WARNING! SPOILERS BELOW FOR THE FOLLOWING GAME:
Shade
PROCEED NO FURTHER UNLESS YOU HAVE PLAYED THIS GAME!
THIS IS NOT A TEST! GENUINE SPOILERS TO FOLLOW!
LAST CHANCE TO AVOID SPOILAGE!
From: Duncan Stevens <dnrb SP@G starpower.net>
TITLE: Shade
AUTHOR: Andrew Plotkin
E-MAIL: erkyrath SP@G eblong.com
DATE: 2000
PARSER: Inform standard
SUPPORTS: Z-code interpreters
AVAILABILITY: Freeware (GMD)
URL: ftp://ftp.gmd.de/if-archive/games/zcode/shade.z5
VERSION: Release 3
Andrew Plotkin's Shade is a thoroughly creepy game, as you no doubt
already know if you're reading this, but it's also an unusual one--and
part of the reason it's so creepy is that it does things decidedly
contrary to IF players' expectations.
For one thing, there's the
changing-details-without-drawing-attention-to-the-change factor, namely
the hyacinth/spider/cactus. It's a particularly interesting choice
because the plant changes come amid a whole lot of other changes that
you are aware of--so it adds an air of uncertainty to the confusion, to
the extent that that makes sense. My initial impression, in fact, was
that there were more changes going on below my sight line; as it
happens, I was wrong, but the detail of the changing plant is enough to
give the player that feeling (i.e., that not only are things acting
funny, they're doing so behind your back as well as in front of your
nose). The book also gives you slightly different readings at different
times.

→ WHAT YOU NEED TO DO
1 > In the review of Shade, which release of the game is listed as its version?
2 > Set down the part of the Shade review starting with "From: Duncan Stevens" and going on through "AVAILABILITY: Freeware (GMD)", word for word.

→ SUPPLIED ENTRIES

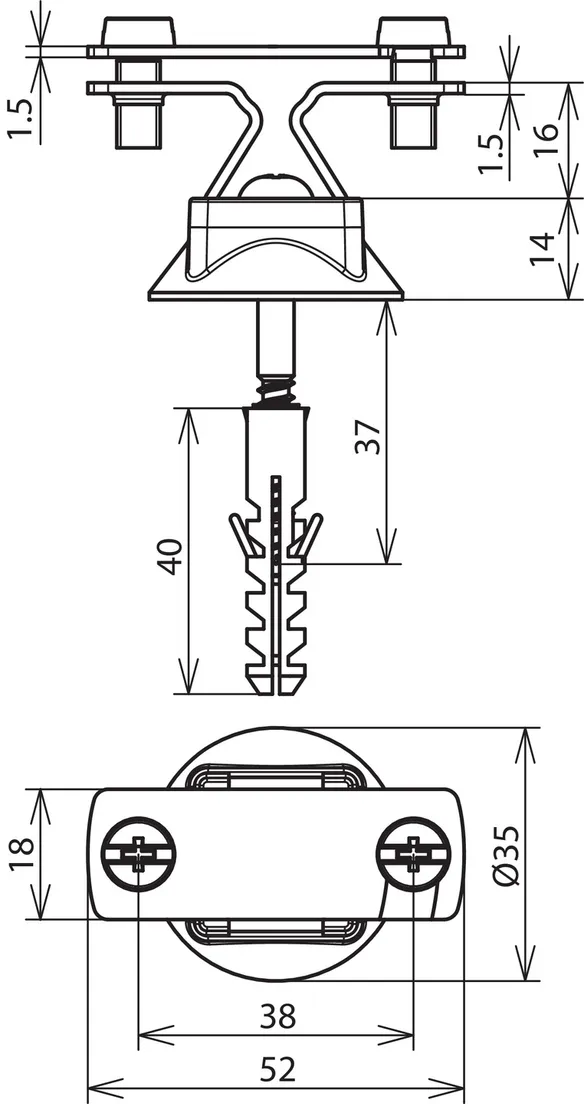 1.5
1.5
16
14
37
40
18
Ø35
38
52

---

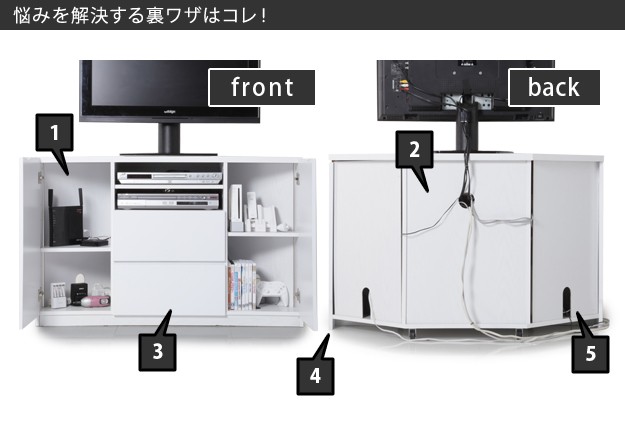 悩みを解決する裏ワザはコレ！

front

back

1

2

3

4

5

→ RESPONSES BY ITEM NUMBER
1 > Release 3

2 >
From: Duncan Stevens <dnrb SP@G starpower.net>
TITLE: Shade
AUTHOR: Andrew Plotkin
E-MAIL: erkyrath SP@G eblong.com
DATE: 2000
PARSER: Inform standard
SUPPORTS: Z-code interpreters
AVAILABILITY: Freeware (GMD)